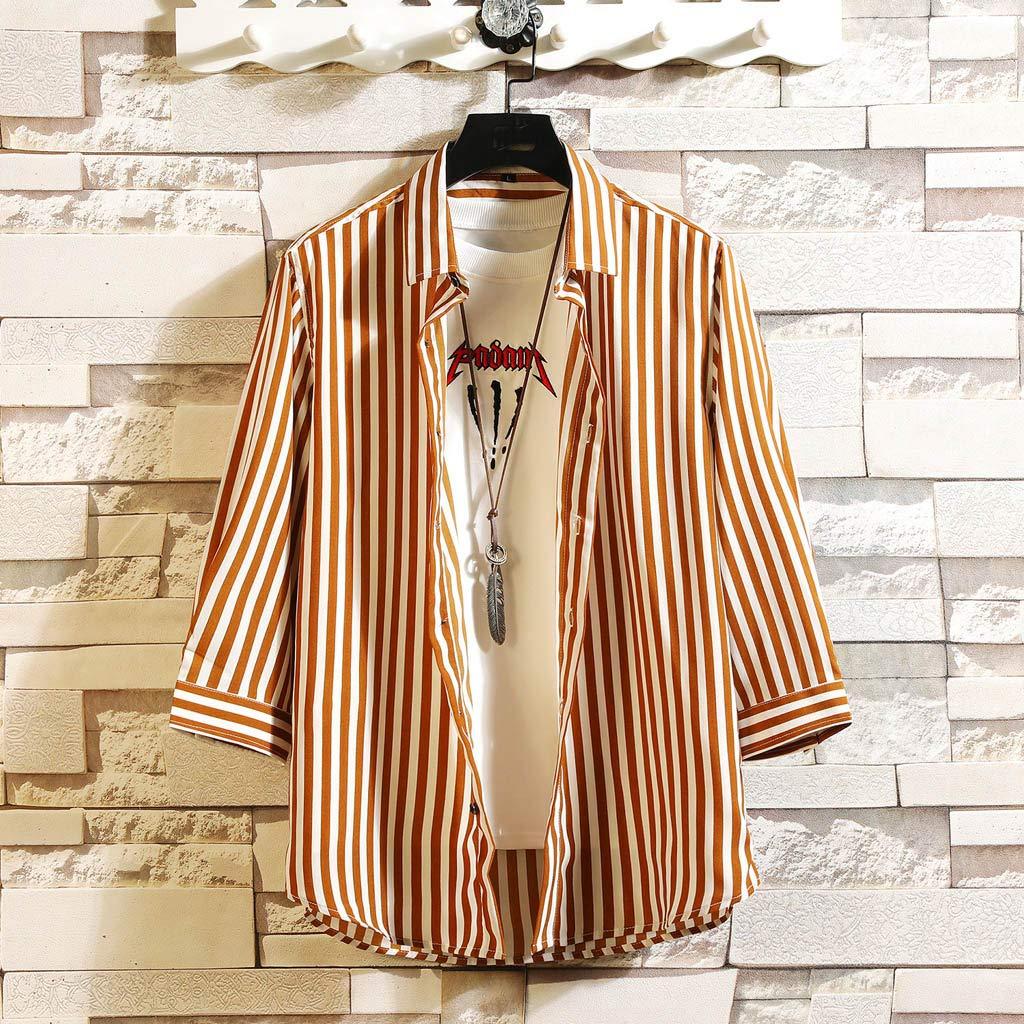 Palalibin New Summer Mens Cool Thin Breathable Stripe Button Cotton Shirt Short Sleeve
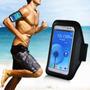 Estuche Deportivo Para El Brazo Para Celular Ipod Blackberry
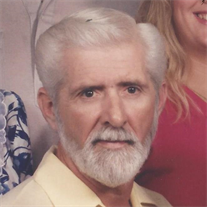 Donald  Lee Davis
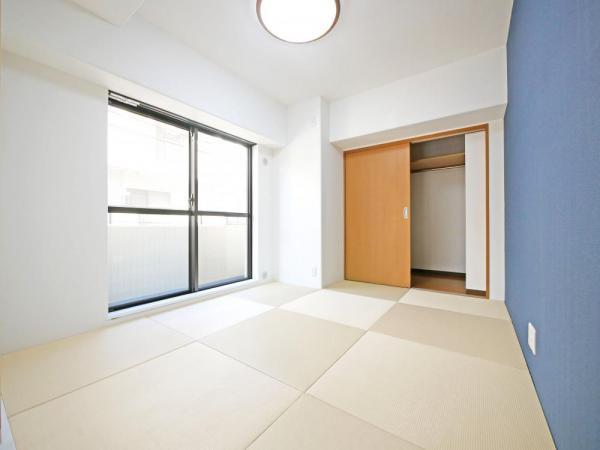 中古マンションサンコート池袋東京都豊島区池袋4丁目JR山手線池袋駅4880万円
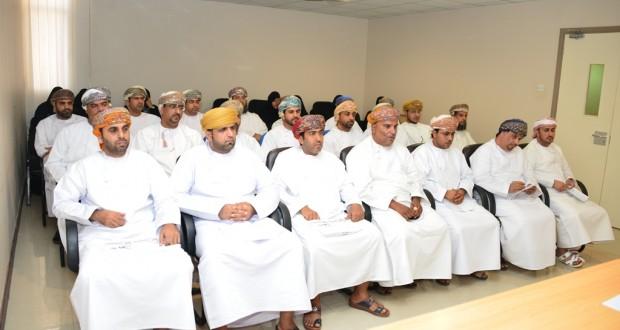 لجنة امتحانات دبلوم التعليم العام بجنوب الشرقية تعقد اجتماعها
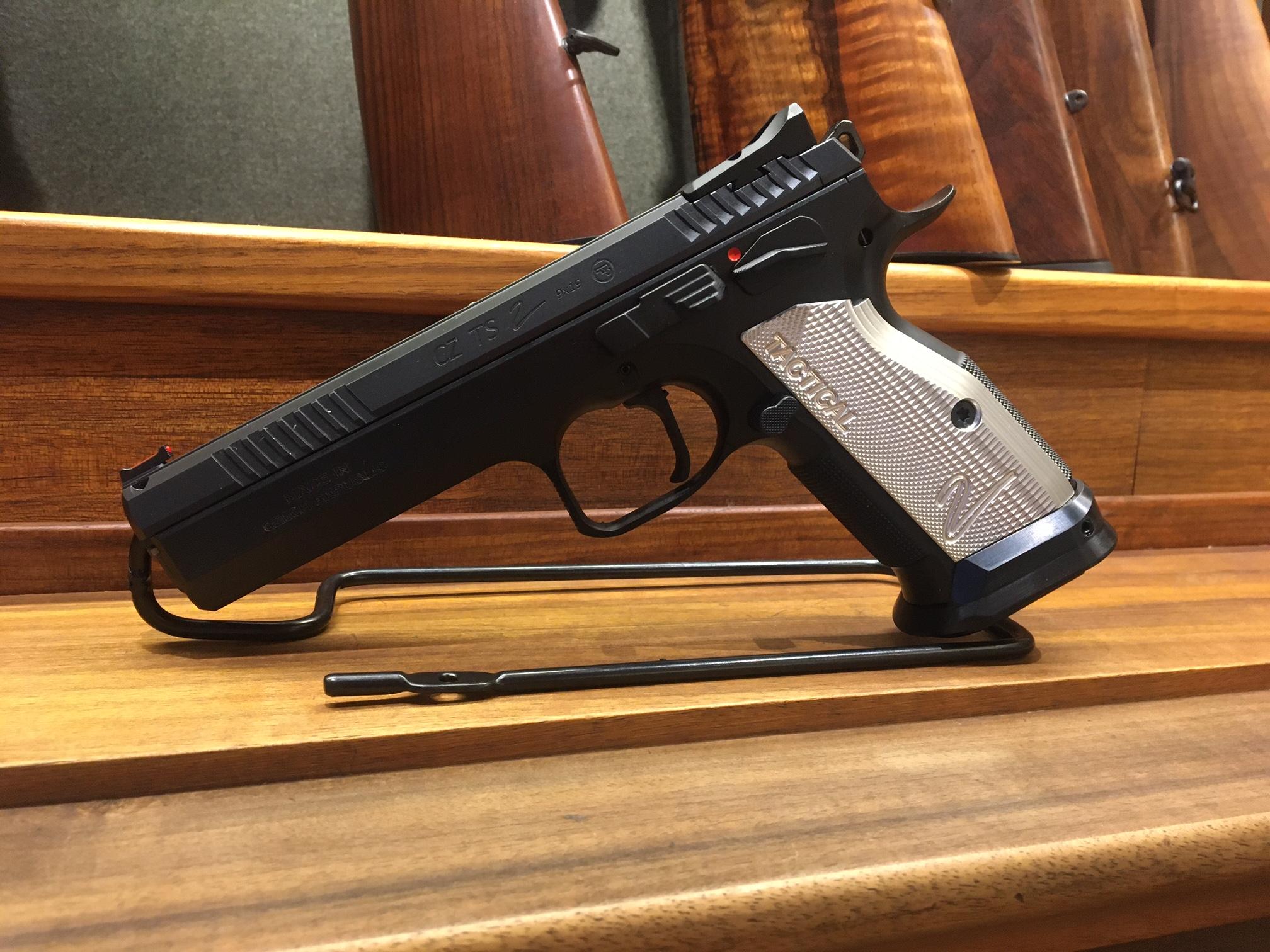 CZ 75 TS 2 Entry 9mm Luger, wieder auf Lager!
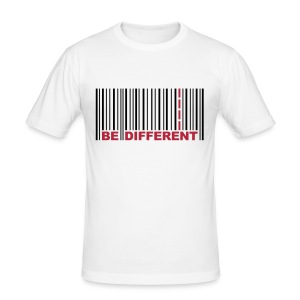 Be Different - Men's Slim Fit T-Shirt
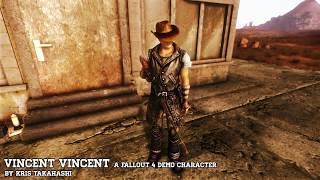 Fallout NV Mods - Episode 8 - WAR TRASH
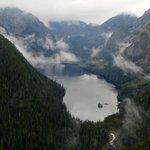 Flight over Misty Fjords NM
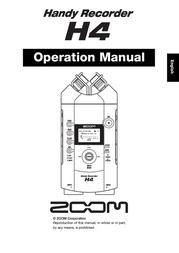 Samson H4 Handy Recorder H4 User Manual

WHAT IS REQUIRED
Output the complete listing exactly. Pictures stay out.

TASK SOLUTION
 Palalibin New Summer Mens Cool Thin Breathable Stripe Button Cotton Shirt Short Sleeve
 Estuche Deportivo Para El Brazo Para Celular Ipod Blackberry
 Donald  Lee Davis
 中古マンションサンコート池袋東京都豊島区池袋4丁目JR山手線池袋駅4880万円
 لجنة امتحانات دبلوم التعليم العام بجنوب الشرقية تعقد اجتماعها
 CZ 75 TS 2 Entry 9mm Luger, wieder auf Lager!
 Be Different - Men's Slim Fit T-Shirt
 Fallout NV Mods - Episode 8 - WAR TRASH
 Flight over Misty Fjords NM
 Samson H4 Handy Recorder H4 User Manual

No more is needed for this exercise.